The conversion of W(t) values to the coefficients is interpolation. A polynomial of degree 4 like W(t) is uniquely determined by values known at 5 different points. The points can be chosen to make the linear equations come out with a convenient set of steps for isolating the w[i].

In mpn/generic/mul_n.c the interpolate3 routine performs the interpolation. The open-coded one-pass version may be a bit hard to understand, the steps performed can be better seen in the USE_MORE_MPN version.

Squaring follows the same procedure as multiplication, but there's only one X(t) and it's evaluated at 5 points, and those values squared to give values of W(t). The interpolation is then identical, and in fact the same interpolate3 subroutine is used for both squaring and multiplying.

Toom-3 is asymptotically O(N^1.465), the exponent being log(5)/log(3), representing 5 recursive multiplies of 1/3 the original size. This is an improvement over Karatsuba at O(N^1.585), though Toom-Cook does more work in the evaluation and interpolation and so it only realizes its advantage above a certain size.

Near the crossover between Toom-3 and Karatsuba there's generally a range of sizes where the difference between the two is small. MUL_TOOM3_THRESHOLD is a somewhat arbitrary point in that range and successive runs of the tune program can give different values due to small variations in measuring. A graph of time versus size for the two shows the effect, see tune/README.

At the fairly small sizes where the Toom-3 thresholds occur it's worth remembering that the asymptotic behaviour for Karatsuba and Toom-3 can't be expected to make accurate predictions, due of course to the big influence of all sorts of overheads, and the fact that only a few recursions of each are being performed. Even at large sizes there's a good chance machine dependent effects like cache architecture will mean actual performance deviates from what might be predicted.

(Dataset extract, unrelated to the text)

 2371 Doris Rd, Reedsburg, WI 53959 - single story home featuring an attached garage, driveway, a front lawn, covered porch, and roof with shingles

The formula given above for the Karatsuba algorithm has an equivalent for Toom-3 involving only five multiplies, but this would be complicated and unenlightening.

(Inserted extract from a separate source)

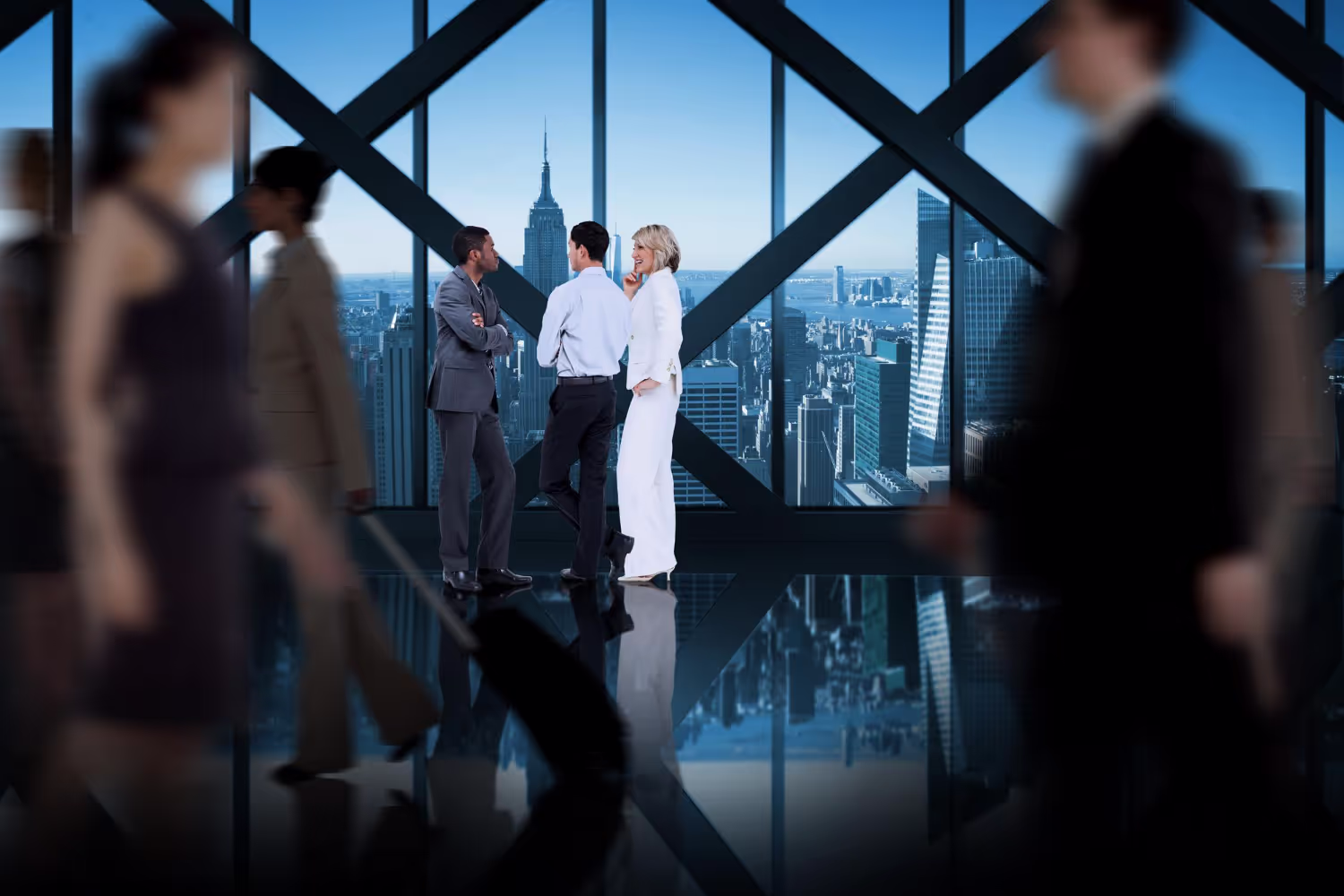 Colleagues meeting in a glass-walled office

An alternate view of Toom-3 can be found in Zuras (see References), using a vector to represent the x and y splits and a matrix multiplication for the evaluation and interpolation stages. The matrix inverses are not meant to be actually used, and they have elements with values much greater than in fact arise in the interpolation steps. The diagram shown for the 3-way is attractive, but again doesn't have to be implemented that way and for example with a bit of rearrangement just one division by 6 can be done.